### Problem requirements
Convert the records below into a JSON list of strings with one string per line, skipping blank lines. Leave out the pictures.

-=-=-

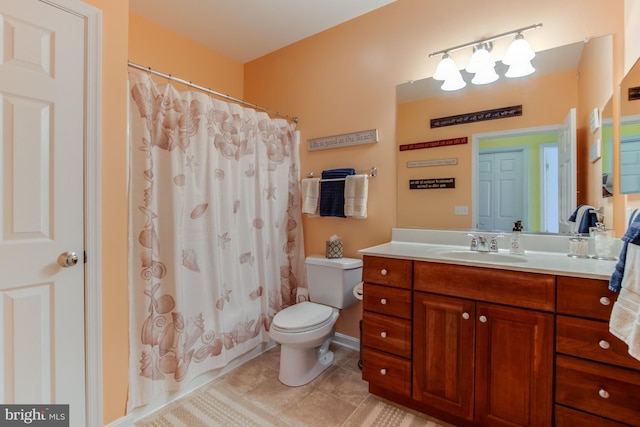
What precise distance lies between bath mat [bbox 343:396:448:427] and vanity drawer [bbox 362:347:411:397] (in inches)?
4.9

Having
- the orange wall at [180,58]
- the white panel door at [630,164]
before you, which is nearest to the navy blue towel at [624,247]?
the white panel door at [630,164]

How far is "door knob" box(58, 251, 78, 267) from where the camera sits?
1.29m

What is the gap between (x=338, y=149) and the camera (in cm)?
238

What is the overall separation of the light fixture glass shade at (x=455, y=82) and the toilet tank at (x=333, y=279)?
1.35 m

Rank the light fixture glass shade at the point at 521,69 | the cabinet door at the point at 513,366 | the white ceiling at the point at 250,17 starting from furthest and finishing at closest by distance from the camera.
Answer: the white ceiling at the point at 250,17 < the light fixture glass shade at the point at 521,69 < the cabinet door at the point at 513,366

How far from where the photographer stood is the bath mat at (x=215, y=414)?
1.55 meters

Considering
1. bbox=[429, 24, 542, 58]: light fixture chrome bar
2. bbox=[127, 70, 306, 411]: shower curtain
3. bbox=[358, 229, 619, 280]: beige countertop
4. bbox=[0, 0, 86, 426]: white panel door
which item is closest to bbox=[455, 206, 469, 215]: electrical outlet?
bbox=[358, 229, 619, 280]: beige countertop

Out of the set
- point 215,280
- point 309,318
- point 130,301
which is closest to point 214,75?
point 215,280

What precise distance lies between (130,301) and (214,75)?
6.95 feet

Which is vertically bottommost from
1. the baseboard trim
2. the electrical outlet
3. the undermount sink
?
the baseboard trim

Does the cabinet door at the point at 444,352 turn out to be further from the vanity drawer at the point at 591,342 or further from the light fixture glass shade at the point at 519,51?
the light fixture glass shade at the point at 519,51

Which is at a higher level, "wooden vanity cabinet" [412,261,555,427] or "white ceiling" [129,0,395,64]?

-=-=-

### Written reply
[
  "What precise distance lies between bath mat [bbox 343:396:448:427] and vanity drawer [bbox 362:347:411:397] (in inches)?",
  "4.9",
  "Having",
  "- the orange wall at [180,58]",
  "- the white panel door at [630,164]",
  "before you, which is nearest to the navy blue towel at [624,247]?",
  "the white panel door at [630,164]",
  "How far is \"door knob\" box(58, 251, 78, 267) from where the camera sits?",
  "1.29m",
  "What is the gap between (x=338, y=149) and the camera (in cm)?",
  "238",
  "What is the overall separation of the light fixture glass shade at (x=455, y=82) and the toilet tank at (x=333, y=279)?",
  "1.35 m",
  "Rank the light fixture glass shade at the point at 521,69 | the cabinet door at the point at 513,366 | the white ceiling at the point at 250,17 starting from furthest and finishing at closest by distance from the camera.",
  "Answer: the white ceiling at the point at 250,17 < the light fixture glass shade at the point at 521,69 < the cabinet door at the point at 513,366",
  "How far from where the photographer stood is the bath mat at (x=215, y=414)?",
  "1.55 meters",
  "Considering",
  "1. bbox=[429, 24, 542, 58]: light fixture chrome bar",
  "2. bbox=[127, 70, 306, 411]: shower curtain",
  "3. bbox=[358, 229, 619, 280]: beige countertop",
  "4. bbox=[0, 0, 86, 426]: white panel door",
  "which item is closest to bbox=[455, 206, 469, 215]: electrical outlet?",
  "bbox=[358, 229, 619, 280]: beige countertop",
  "Out of the set",
  "- point 215,280",
  "- point 309,318",
  "- point 130,301",
  "which is closest to point 214,75?",
  "point 215,280",
  "What precise distance lies between (130,301) and (214,75)?",
  "6.95 feet",
  "Which is vertically bottommost from",
  "1. the baseboard trim",
  "2. the electrical outlet",
  "3. the undermount sink",
  "?",
  "the baseboard trim",
  "Does the cabinet door at the point at 444,352 turn out to be further from the vanity drawer at the point at 591,342 or further from the light fixture glass shade at the point at 519,51?",
  "the light fixture glass shade at the point at 519,51",
  "Which is at a higher level, \"wooden vanity cabinet\" [412,261,555,427] or \"white ceiling\" [129,0,395,64]?"
]